BEDFORD-STUYVESANT, Brooklyn — The line outside the Bed-Stuy Campaign Against Hunger stretched all the way down Fulton Street Monday afternoon — hundreds waited in line to get a Thanksgiving meal for their families.
"Very excited that I'm getting a turkey," Betty Gene of Bed-Stuy said. "It will help my family out a lot."
Thanks to a massive donation from Key Food, that turkey will accompany the stuffing, vegetables, and everything else needed for a traditional Thanksgiving feast. The volunteers who helped pack the pantry, well they weren't your normal stock boys.

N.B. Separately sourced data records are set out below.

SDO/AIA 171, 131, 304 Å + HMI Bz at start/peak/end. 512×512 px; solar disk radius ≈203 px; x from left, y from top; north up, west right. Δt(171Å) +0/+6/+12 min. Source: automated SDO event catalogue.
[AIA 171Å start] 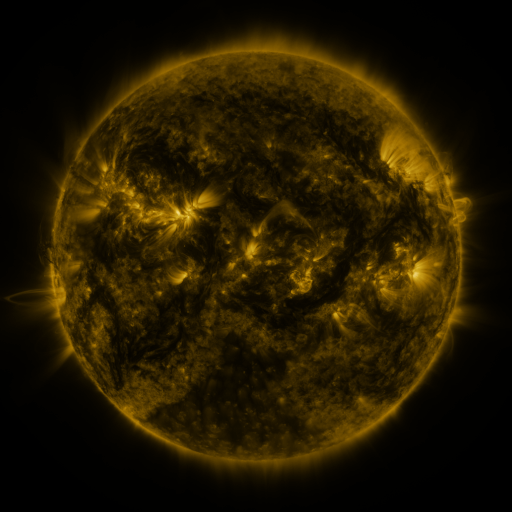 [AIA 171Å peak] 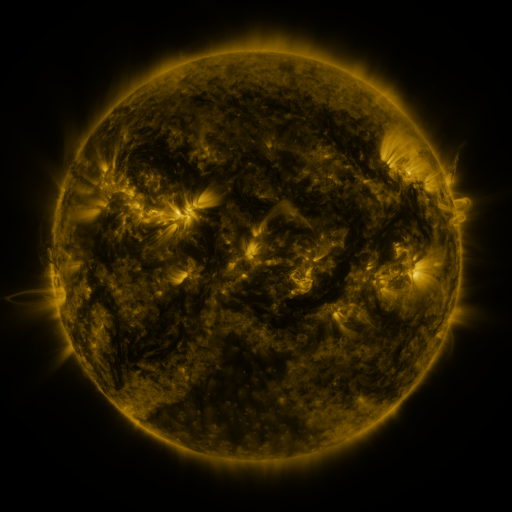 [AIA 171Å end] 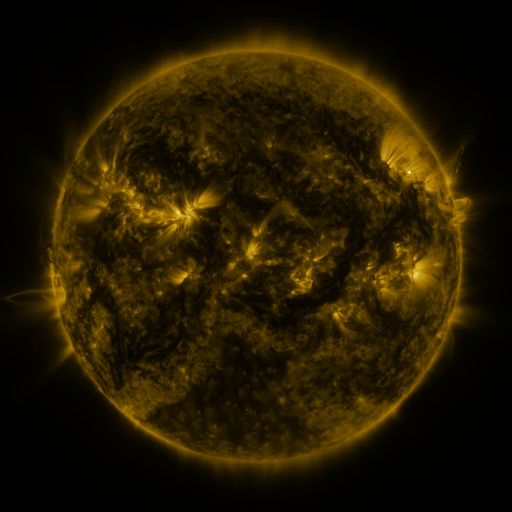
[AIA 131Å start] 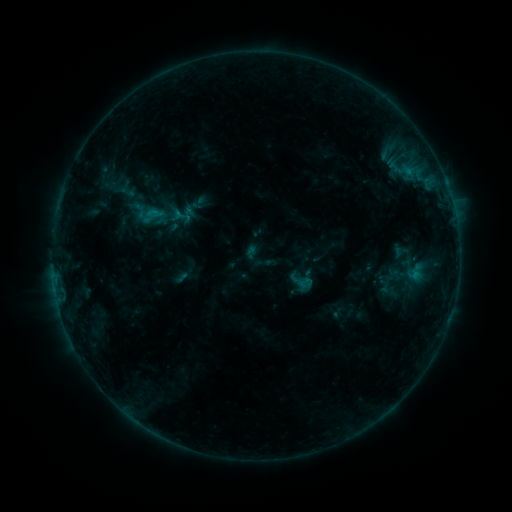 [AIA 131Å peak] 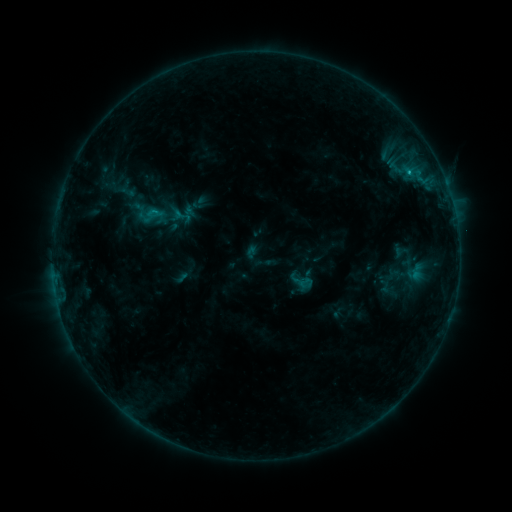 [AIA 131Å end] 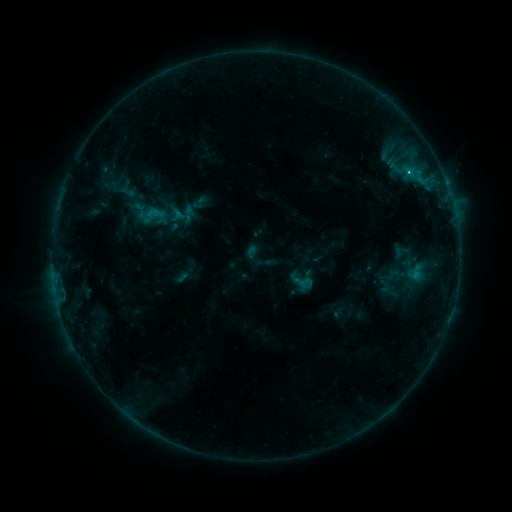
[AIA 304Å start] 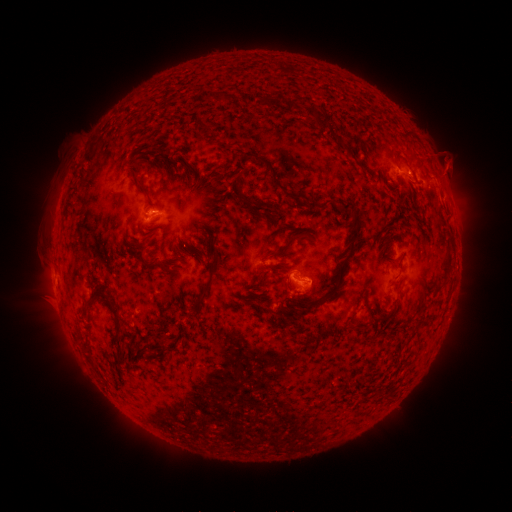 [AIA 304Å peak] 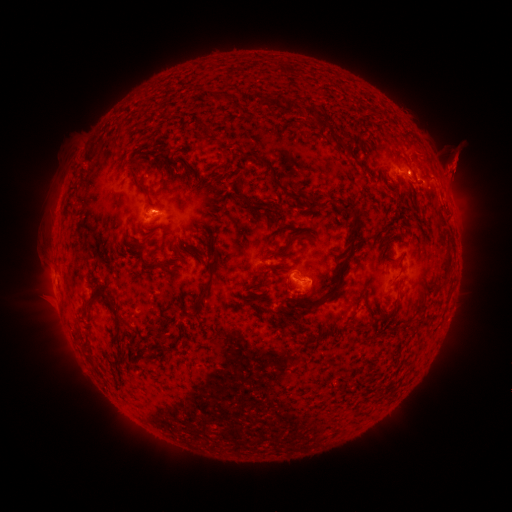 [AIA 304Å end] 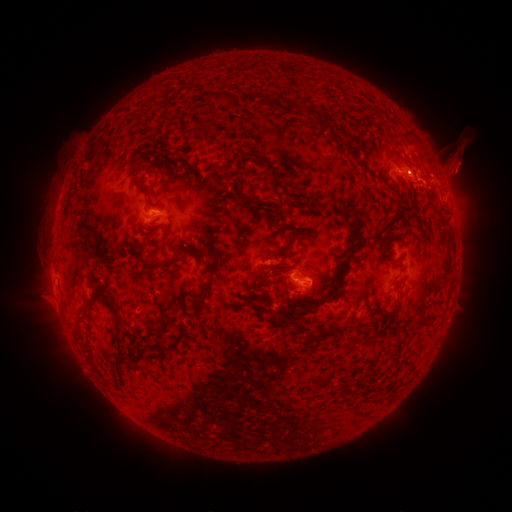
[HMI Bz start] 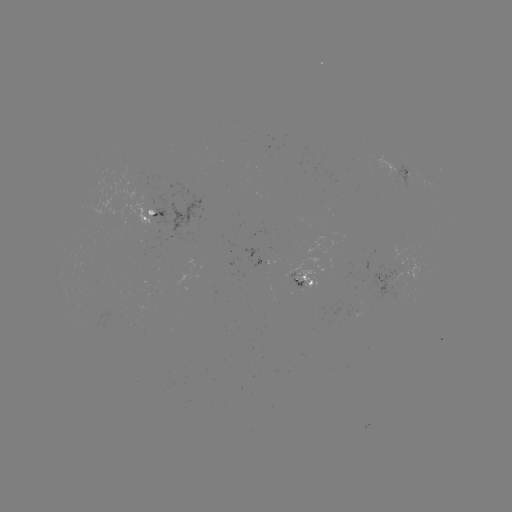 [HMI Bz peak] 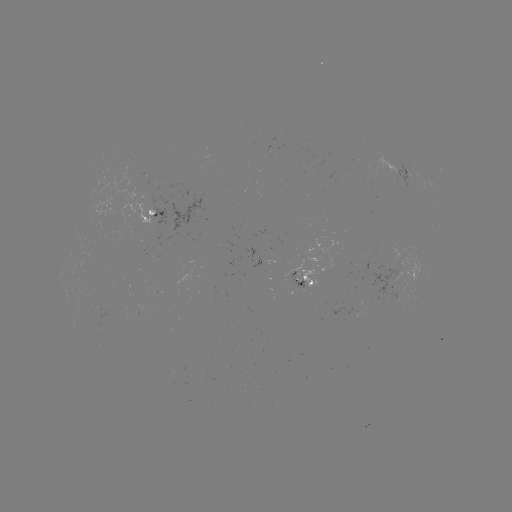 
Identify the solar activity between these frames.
C1.0 flare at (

The entire Brooklyn Nets team came out for the event, so there was no trouble reaching the items on the top shelf.
"I mean we're out there representing Brooklyn every single night so it's just a good feeling to go out there and give back," Nets guard Shane Larkin said.
"Beautiful. I appreciate this so much to know that you guys think about us with Thanksgiving coming up," Daphne Williams of Bed-Stuy said.
Each month, the Bed-Stuy Campaign Against Hunger provides meals for 30,000 New Yorkers. During the holiday season that number jumps to 50,000. Even with donations, like the one from Key Food, Doctor Melony Samuels said it's tough to meet the demand.
"Some of the shelves are missing now, but on a given day we stock the shelves three times per day and it's gone," Samuels said.
But for at least one day the fridge will be full for hundreds of families in need. Families also had a minute to enjoy hanging out with some of their favorite NBA players.
"We're having a great time here, the kids are enjoying themselves and this is good that they're doing this for the community," Gene said.
And the families aren't the only ones who are thankful.
"It's cool man," Nets guard Jarrett Jack said.
"I think most of us come from inner-city type backgrounds, have that same type of makeup. And to be inserted here and come by and help lift their holiday spirit is a tremendous thing. I think this is a part of being an NBA player that doesn't get old that you don't take for granted at all."